Caption-style text data
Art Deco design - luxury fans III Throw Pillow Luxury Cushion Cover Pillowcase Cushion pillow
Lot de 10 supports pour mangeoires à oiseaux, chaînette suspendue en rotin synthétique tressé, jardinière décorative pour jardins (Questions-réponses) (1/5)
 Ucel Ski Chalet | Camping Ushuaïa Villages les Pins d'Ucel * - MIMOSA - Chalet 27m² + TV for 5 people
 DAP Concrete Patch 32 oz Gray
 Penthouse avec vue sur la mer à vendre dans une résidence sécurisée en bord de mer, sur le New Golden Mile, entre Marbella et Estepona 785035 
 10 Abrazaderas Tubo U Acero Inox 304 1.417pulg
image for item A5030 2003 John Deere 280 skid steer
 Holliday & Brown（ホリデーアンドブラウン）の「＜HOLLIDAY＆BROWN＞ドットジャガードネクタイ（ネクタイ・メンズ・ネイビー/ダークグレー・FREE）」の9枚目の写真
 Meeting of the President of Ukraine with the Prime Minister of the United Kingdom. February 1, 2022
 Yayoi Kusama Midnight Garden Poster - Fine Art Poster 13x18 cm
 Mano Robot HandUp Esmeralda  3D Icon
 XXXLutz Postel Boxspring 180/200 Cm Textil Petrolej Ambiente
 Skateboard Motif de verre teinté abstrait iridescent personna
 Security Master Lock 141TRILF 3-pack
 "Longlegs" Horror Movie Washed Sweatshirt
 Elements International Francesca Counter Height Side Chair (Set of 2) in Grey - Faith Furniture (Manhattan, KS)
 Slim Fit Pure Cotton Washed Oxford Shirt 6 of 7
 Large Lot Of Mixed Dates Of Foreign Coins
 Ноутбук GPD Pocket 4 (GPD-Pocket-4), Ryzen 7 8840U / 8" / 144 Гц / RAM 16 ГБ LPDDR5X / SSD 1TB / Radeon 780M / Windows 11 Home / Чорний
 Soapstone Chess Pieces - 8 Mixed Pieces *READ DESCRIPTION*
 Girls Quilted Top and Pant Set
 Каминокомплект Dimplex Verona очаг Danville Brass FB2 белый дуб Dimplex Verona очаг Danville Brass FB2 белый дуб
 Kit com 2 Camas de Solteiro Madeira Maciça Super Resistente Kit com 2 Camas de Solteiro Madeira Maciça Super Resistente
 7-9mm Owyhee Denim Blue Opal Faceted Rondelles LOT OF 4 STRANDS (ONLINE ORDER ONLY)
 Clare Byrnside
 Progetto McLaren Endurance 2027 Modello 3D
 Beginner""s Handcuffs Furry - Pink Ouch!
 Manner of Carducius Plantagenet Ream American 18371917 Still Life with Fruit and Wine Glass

◆ **JOB**
Write out every one of the lines above word for word, without changing anything.

◆ **EXERCISE OUTPUT**
Art Deco design - luxury fans III Throw Pillow Luxury Cushion Cover Pillowcase Cushion pillow
Lot de 10 supports pour mangeoires à oiseaux, chaînette suspendue en rotin synthétique tressé, jardinière décorative pour jardins (Questions-réponses) (1/5)
 Ucel Ski Chalet | Camping Ushuaïa Villages les Pins d'Ucel * - MIMOSA - Chalet 27m² + TV for 5 people
 DAP Concrete Patch 32 oz Gray
 Penthouse avec vue sur la mer à vendre dans une résidence sécurisée en bord de mer, sur le New Golden Mile, entre Marbella et Estepona 785035 
 10 Abrazaderas Tubo U Acero Inox 304 1.417pulg
image for item A5030 2003 John Deere 280 skid steer
 Holliday & Brown（ホリデーアンドブラウン）の「＜HOLLIDAY＆BROWN＞ドットジャガードネクタイ（ネクタイ・メンズ・ネイビー/ダークグレー・FREE）」の9枚目の写真
 Meeting of the President of Ukraine with the Prime Minister of the United Kingdom. February 1, 2022
 Yayoi Kusama Midnight Garden Poster - Fine Art Poster 13x18 cm
 Mano Robot HandUp Esmeralda  3D Icon
 XXXLutz Postel Boxspring 180/200 Cm Textil Petrolej Ambiente
 Skateboard Motif de verre teinté abstrait iridescent personna
 Security Master Lock 141TRILF 3-pack
 "Longlegs" Horror Movie Washed Sweatshirt
 Elements International Francesca Counter Height Side Chair (Set of 2) in Grey - Faith Furniture (Manhattan, KS)
 Slim Fit Pure Cotton Washed Oxford Shirt 6 of 7
 Large Lot Of Mixed Dates Of Foreign Coins
 Ноутбук GPD Pocket 4 (GPD-Pocket-4), Ryzen 7 8840U / 8" / 144 Гц / RAM 16 ГБ LPDDR5X / SSD 1TB / Radeon 780M / Windows 11 Home / Чорний
 Soapstone Chess Pieces - 8 Mixed Pieces *READ DESCRIPTION*
 Girls Quilted Top and Pant Set
 Каминокомплект Dimplex Verona очаг Danville Brass FB2 белый дуб Dimplex Verona очаг Danville Brass FB2 белый дуб
 Kit com 2 Camas de Solteiro Madeira Maciça Super Resistente Kit com 2 Camas de Solteiro Madeira Maciça Super Resistente
 7-9mm Owyhee Denim Blue Opal Faceted Rondelles LOT OF 4 STRANDS (ONLINE ORDER ONLY)
 Clare Byrnside
 Progetto McLaren Endurance 2027 Modello 3D
 Beginner""s Handcuffs Furry - Pink Ouch!
 Manner of Carducius Plantagenet Ream American 18371917 Still Life with Fruit and Wine Glass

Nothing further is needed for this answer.